**Exercise**
What lines of the data below hold the string "bottom"? Copy each one.

**Data for this task**
################
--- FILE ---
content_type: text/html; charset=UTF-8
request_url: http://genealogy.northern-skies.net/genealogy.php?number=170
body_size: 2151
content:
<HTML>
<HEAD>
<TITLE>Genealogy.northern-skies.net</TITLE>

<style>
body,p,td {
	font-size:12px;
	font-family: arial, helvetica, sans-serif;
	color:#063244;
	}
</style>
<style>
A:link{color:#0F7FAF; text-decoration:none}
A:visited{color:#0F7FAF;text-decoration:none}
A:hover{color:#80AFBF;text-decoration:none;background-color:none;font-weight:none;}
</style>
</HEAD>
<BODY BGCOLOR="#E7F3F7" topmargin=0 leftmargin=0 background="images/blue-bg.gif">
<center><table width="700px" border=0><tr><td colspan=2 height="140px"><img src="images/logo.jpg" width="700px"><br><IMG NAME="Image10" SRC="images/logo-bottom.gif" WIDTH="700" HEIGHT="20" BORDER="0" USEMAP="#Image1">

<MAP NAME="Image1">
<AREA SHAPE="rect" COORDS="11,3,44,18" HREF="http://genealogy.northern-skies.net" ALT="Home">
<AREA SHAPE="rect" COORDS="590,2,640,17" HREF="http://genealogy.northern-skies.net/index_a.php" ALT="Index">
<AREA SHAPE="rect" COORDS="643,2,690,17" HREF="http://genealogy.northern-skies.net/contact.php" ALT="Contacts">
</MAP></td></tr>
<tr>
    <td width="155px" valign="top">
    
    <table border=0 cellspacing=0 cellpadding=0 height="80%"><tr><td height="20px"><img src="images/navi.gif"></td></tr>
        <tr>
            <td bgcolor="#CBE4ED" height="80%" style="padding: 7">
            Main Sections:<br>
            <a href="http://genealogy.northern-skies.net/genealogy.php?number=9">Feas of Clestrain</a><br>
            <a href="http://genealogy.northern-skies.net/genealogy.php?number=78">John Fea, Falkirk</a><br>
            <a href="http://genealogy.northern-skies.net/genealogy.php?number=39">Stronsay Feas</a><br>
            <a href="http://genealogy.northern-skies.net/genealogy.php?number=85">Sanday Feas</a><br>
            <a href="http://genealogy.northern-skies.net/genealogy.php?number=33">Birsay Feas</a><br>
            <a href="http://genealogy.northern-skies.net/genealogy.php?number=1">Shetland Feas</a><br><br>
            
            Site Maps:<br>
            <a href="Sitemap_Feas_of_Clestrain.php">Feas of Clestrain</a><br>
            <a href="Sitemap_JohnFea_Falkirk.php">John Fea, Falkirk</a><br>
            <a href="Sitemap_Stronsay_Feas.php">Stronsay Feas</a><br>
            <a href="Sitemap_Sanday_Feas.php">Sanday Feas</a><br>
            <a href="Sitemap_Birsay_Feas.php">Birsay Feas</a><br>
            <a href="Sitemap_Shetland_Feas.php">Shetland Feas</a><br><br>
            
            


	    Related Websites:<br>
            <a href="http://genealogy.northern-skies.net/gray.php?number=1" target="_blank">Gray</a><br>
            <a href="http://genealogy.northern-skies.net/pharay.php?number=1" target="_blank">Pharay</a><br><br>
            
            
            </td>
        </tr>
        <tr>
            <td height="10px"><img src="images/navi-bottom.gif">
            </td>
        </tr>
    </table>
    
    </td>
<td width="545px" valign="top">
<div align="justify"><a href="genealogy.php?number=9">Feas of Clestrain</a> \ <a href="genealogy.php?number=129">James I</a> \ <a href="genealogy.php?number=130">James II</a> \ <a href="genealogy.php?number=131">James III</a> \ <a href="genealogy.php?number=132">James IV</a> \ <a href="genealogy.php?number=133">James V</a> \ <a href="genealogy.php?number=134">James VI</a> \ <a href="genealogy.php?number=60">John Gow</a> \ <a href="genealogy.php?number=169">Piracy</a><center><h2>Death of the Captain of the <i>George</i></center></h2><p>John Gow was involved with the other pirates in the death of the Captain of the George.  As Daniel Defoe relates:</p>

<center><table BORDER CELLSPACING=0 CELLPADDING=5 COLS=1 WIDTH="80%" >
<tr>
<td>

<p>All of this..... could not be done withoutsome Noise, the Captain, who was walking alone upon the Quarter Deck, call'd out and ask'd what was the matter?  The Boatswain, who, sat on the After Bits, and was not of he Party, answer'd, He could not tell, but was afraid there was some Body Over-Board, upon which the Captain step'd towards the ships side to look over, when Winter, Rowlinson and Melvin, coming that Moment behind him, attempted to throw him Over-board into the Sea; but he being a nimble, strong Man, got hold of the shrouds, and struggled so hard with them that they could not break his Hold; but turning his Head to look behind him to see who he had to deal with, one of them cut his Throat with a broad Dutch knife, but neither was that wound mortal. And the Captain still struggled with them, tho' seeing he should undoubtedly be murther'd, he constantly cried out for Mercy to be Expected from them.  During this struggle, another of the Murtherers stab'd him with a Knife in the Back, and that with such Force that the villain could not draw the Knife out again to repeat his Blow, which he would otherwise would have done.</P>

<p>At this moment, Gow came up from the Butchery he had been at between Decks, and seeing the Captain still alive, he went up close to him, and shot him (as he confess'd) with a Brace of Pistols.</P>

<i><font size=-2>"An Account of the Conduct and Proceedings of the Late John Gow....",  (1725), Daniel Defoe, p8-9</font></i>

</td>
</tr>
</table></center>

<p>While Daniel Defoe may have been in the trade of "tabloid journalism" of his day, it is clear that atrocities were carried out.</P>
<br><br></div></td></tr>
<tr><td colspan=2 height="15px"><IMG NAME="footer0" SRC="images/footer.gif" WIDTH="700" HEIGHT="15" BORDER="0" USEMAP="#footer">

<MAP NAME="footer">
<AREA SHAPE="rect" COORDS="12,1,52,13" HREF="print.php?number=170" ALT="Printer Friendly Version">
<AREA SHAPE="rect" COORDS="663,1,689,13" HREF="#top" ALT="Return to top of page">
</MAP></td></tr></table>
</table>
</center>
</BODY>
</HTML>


################
**Problem solution**
<center><table width="700px" border=0><tr><td colspan=2 height="140px"><img src="images/logo.jpg" width="700px"><br><IMG NAME="Image10" SRC="images/logo-bottom.gif" WIDTH="700" HEIGHT="20" BORDER="0" USEMAP="#Image1">
            <td height="10px"><img src="images/navi-bottom.gif">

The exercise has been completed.